Por Luciano Martins Costa, no Observatório da Imprensa:Manchete na Folha de S. Paulo e destaque nas primeiras páginas do Globo e do Estado de S. Paulo nas edições de sexta-feira (31/1), o nível de desemprego caiu para 5,4% na média anual em 2013. Em dezembro, o número de desempregados foi de 4,3% do total de pessoas que buscam uma colocação no mercado de trabalho.
Trata-se do melhor desempenho em onze anos, mas os jornais tratam de minimizar o efeito positivo desse indicador, com a informação de que a renda do trabalho cresceu com menos vigor no ano passado.
Especialistas ainda se empenham em uma discussão sobre a hipótese de o Brasil ter alcançado a situação de pleno emprego, após a divulgação de um estudo do Instituto de Pesquisa Econômica Aplicada (Ipea), publicado em outubro do ano passado, mas esse aspecto da realidade brasileira perde complexidade quando chega à imprensa.
A rigor, trata-se de uma tarefa que o jornalismo dificilmente poderá cumprir, não apenas porque a economia brasileira se caracteriza por intensa mobilidade, mas principalmente porque a imprensa, como entidade corporativa, rejeita o modelo voltado para o fortalecimento do mercado interno e repudia a ação do Estado no sentido de uma economia com interesse social.
No estudo do Ipea ficou claro que, ao contrário do que vinha sendo divulgado, o Brasil não sofre um “apagão” de mão de obra qualificada. Na verdade, há carência de trabalhadores em atividades como agricultura, construção civil e trabalho doméstico, que formam a base da chamada pirâmide educacional. Esses e outros setores podem ser afetados por eventos sazonais, como o aumento da demanda por funcionários em regiões turísticas durante o verão, que tanto pode estimular a busca de empregos temporários como produzir o abandono do emprego pela oportunidade de ganhar mais com atividades informais de curto prazo. Ainda assim, a formalização do mercado de trabalho continuou aumentando em 2013, como acontece ininterruptamente desde 2003.
Esses elementos dificultam a construção de teorias sólidas num campo do conhecimento tão volátil, inconsistente e ideologicamente comprometido como o da imprensa.
A renda do trabalhoA conjunção adversativa agregada aos títulos de todos os principais jornais na sexta-feira se refere ao ritmo de aumento da renda do trabalho. Praticamente todas as análises selecionadas pelos editores afirmam que os salários continuaram crescendo em 2013, mas em ritmo menor do que em anos anteriores.

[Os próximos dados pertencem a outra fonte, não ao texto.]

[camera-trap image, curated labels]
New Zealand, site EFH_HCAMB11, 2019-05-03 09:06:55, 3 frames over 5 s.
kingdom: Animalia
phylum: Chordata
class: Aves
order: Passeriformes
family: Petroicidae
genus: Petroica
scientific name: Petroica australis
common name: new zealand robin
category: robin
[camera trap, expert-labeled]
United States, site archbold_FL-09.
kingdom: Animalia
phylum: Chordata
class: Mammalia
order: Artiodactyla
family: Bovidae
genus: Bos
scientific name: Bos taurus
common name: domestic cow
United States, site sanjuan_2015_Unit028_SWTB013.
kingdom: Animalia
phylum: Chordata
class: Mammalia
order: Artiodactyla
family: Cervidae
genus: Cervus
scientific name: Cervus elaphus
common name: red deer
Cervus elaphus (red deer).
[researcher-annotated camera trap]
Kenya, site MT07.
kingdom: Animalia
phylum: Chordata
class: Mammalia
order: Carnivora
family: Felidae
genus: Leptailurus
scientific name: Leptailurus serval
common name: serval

Esse é o aspecto que cabe destacar aqui: os jornais não conseguem ou não querem, em nenhuma hipótese, apresentar uma boa notícia sem agregar um elemento negativo, ainda que para isso seja necessário dar uma forçadinha nos fatos.
Ora, certamente o ritmo de aumento da renda média do trabalho desacelerou em 2013. Os números dos anos anteriores, principalmente os de 2012, vinham registrando uma situação absolutamente insustentável, no sentido positivo: em 2012, por exemplo, a renda média por pessoa em idade ativa aumentou 6,5%, muito acima do crescimento do Produto Interno Bruto e quase dois pontos porcentuais acima da inflação. Objetivamente, não houve redução da renda média, mas uma acomodação a patamares mais realistas, dadas as circunstâncias gerais da economia.
Para poder oferecer um retrato mais fiel da realidade aos seus leitores, os jornais precisariam levar em conta outros elementos, como a menor participação da indústria na composição das ofertas de emprego, o maior número de jovens que preferem apenas estudar, e o aumento real da renda familiar. Também devem ser incluídos nesse quadro a queda na inadimplência e a desaceleração da inflação no final do período observado.
O que pode ser realmente um tema preocupante passa longe dos textos jornalísticos sobre o assunto: o território nebuloso que se cria entre a ação do Estado e a dinâmica do mercado, que pode ser afetada pelo pessimismo da mídia tradicional. Assim, se o Estado estimula a formalização do emprego pela combinação das políticas de benefícios com mais fiscalização, o próprio mercado produz a informalidade, com surtos de oportunidades mais tentadoras em atividades informais – tendência que pode se manifestar ainda mais com eventos como a Copa do Mundo.
Mas essa complexidade não cabe nos jornais.